[Remote] Senior AI Kernel Engineer
Note: The job is a remote job and is open to candidates in USA. Modular is on a mission to revolutionize AI infrastructure by rebuilding the AI software stack. They are seeking a Senior AI Kernel Engineer to lead the design and optimization of high-performance kernels for AI inference on GPUs and custom accelerators, collaborating closely with various teams to enhance performance.
Responsibilities
- Design, implement, and optimize performance-critical kernels for AI inference workloads (e.g., GEMM, attention, communication, fusion)

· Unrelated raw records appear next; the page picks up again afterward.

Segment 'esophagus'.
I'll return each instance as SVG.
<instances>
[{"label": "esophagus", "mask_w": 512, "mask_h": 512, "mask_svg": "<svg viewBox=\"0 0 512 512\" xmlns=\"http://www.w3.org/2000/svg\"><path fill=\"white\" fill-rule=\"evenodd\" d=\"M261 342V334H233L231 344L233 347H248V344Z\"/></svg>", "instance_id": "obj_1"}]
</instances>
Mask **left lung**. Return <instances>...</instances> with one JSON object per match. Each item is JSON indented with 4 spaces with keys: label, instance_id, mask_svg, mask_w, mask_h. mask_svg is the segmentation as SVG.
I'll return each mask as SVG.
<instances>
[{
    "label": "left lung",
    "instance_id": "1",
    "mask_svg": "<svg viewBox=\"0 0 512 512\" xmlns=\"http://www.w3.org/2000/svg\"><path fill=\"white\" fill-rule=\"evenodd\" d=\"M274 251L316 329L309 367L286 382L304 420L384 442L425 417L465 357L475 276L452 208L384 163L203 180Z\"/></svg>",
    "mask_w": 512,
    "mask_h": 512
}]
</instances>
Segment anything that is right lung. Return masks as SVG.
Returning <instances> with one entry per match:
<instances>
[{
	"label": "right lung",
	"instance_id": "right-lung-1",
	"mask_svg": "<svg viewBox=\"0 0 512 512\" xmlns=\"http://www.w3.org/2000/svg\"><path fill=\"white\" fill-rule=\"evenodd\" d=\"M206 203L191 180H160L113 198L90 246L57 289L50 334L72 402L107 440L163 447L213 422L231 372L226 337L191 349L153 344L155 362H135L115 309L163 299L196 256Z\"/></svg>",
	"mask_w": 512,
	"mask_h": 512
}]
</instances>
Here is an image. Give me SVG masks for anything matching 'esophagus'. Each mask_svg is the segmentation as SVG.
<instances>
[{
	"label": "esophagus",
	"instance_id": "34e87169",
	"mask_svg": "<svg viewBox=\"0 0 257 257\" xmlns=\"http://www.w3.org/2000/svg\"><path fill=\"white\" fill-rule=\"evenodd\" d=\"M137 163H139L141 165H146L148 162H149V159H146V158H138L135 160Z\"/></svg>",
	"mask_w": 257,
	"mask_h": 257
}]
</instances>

- Lead kernel-level optimization efforts across single-GPU, multi-GPU, and heterogeneous hardware environments
- Make informed trade-offs between latency, throughput, memory footprint, and numerical precision
- Drive adoption of new hardware features (e.g., Tensor Cores, asynchronous execution, advanced memory spaces)
- Analyze performance using profilers, hardware counters, and microbenchmarks; translate insights into concrete improvements
- Work closely with compiler and runtime teams to influence code generation, scheduling, and kernel fusion strategies
- Review and mentor other engineers on kernel design, performance tuning, and best practices
- Contribute to technical roadmaps and long-term performance strategy for AI inference
Skills
- 5+ years of experience in performance-critical systems or kernel development (or equivalent depth of expertise)
- Strong proficiency in C/C++ and low-level programming
- Extensive hands-on experience with GPU kernel programming (CUDA, HIP, or equivalent)
- Deep understanding of GPU architecture, including memory hierarchies, synchronization, and execution models
- Proven track record of delivering measurable performance improvements in production systems
- Strong problem-solving skills and ability to work independently on complex, ambiguous performance challenges
- Experience with PTX, assembly-level tuning, or code generation frameworks (e.g., Triton)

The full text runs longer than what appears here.